Pricey hep C drugs plus thrifty payers equal thorny consequences for patients

Gilead's Sovaldi--Courtesy of Gilead

We've heard plenty from payers looking to limit access to Gilead Sciences' ($GILD) pricey new hepatitis C treatment Sovaldi. What's the downstream version of that story? Doctors frustrated by reimbursement rejections and patients denied access to a potential cure.

As Bloomberg reports, patients who were quick on the draw when Sovaldi was first approved in December tended to get approval from their insurance companies. But by March or April, doctors were seeing no after no. "[I]t had dawned on people how expensive these regimens were going to be and the doors closed," Oregon Clinic liver specialist Ken Flora told the news service.

Now, some payers are refusing to cover Sovaldi--and a companion med from Johnson & Johnson ($JNJ), Olysio--altogether. Texas, for instance, won't pay for either drug for its Medicaid patients, because it hasn't yet decided on criteria to determine which patients can qualify. One Texas doctor says 40 of his Medicaid patients can't get coverage--including a woman in the early stages of liver failure.

That's the sort of costly hep C complication that Sovaldi, Olysio, and prospective new treatments are designed to forestall. Gilead has defended the $84,000 price for a 12-week course of Sovaldi treatment, by comparing that figure to the cost of dealing with liver failure, liver cancer, liver transplants and other expensive consequences of hep C infection.

"It's not 12 weeks of benefit," EVP Gregg Alton tells Bloomberg. "It's a lifetime of benefit. That needs to be taken into account."

And some experts say that Gilead--and its fellow hep C drugmakers--are entitled to the billions in sales. Their success rewards innovation, and could inspire others to greater R&D spending, they say. If so, then Gilead's results should be extremely inspiring: The company is expected to post $3 billion in Sovaldi sales for the second quarter. And that's on top of $2.3 billion in Q1, its first quarter on the market.

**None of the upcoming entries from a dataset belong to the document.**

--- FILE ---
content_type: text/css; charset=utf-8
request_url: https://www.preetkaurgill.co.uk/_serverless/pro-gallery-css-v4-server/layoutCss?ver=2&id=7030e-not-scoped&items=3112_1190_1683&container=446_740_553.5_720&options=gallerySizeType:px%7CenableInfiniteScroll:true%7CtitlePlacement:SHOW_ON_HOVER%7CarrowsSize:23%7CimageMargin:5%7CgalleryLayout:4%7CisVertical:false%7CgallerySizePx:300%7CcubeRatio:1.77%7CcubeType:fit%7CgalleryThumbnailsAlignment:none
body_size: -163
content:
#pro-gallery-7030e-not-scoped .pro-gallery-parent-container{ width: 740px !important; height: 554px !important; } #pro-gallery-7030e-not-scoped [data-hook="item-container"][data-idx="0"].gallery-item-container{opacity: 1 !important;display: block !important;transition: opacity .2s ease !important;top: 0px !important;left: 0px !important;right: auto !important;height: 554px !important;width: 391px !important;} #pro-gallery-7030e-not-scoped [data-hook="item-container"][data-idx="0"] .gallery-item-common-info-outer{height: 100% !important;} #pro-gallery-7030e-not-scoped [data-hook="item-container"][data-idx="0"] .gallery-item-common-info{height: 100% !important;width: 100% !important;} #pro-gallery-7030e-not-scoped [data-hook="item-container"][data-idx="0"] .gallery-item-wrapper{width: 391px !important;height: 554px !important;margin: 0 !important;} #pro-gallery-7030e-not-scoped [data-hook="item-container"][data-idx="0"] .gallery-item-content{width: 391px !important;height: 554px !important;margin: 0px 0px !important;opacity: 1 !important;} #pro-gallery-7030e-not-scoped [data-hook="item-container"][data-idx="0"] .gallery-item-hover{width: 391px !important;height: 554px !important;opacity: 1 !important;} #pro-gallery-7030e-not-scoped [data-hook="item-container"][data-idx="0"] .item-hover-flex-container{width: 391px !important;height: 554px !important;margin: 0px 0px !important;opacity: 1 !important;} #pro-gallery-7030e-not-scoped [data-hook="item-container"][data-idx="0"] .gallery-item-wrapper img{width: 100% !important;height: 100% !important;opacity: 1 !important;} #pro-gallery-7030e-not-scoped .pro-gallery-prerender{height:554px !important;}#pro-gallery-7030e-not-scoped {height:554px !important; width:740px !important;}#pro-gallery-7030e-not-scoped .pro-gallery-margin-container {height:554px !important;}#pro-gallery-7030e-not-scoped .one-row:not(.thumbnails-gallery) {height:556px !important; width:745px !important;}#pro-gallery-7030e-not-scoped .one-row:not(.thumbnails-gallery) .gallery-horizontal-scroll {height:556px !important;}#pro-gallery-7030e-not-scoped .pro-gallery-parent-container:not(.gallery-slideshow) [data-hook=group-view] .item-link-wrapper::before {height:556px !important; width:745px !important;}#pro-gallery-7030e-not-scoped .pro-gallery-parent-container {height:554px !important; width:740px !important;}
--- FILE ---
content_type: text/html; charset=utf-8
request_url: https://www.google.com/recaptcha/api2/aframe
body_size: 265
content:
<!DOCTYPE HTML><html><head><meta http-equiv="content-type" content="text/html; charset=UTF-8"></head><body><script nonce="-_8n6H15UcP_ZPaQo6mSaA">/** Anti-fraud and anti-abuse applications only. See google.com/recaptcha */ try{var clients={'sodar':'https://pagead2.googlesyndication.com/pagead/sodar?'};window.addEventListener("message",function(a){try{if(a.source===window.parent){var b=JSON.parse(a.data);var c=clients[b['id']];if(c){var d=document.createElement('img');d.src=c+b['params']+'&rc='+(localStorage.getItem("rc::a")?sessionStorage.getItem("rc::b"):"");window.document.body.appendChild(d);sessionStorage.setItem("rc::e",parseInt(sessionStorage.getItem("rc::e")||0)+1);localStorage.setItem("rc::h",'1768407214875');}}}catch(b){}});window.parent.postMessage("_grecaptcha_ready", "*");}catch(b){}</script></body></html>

But the sheer up-front cost of treating hep C with these expensive drugs is massive. By some estimates, that cost could be $400 billion, more than the cost of all other drug treatments in the U.S. combined. Footing the bill now to save money later isn't something that U.S. investors--accustomed to short-term, quarter-by-quarter thinking--are likely to get behind. Much less government programs like Medicaid, which are already underfunded in many states.

Which takes us back to the payers' lament. For-profit insurers would see their margins slashed--if not obliterated--by across-the-board treatment with full-price hep C meds. Cue their stocks' downward spiral. And according to a new commentary in JAMA, the insurers' solution could be raising premiums across the board--by up to $200 to $300 per insured American.

A broader solution to this rock-and-a-hard-place mess isn't clear. Earlier this week, CVS Caremark ($CVS) executives said as much in their JAMA commentary. The authors suggested insurers need to come up with new ways to limit spending on pricey specialty meds, including hep C treatments. Others point out that Sovaldi is priced much lower in markets where government gatekeepers can negotiate. It looks as if compromise--among everyone involved--is in order, but whether all might be willing to consider that sort of give-and-take remains to be seen.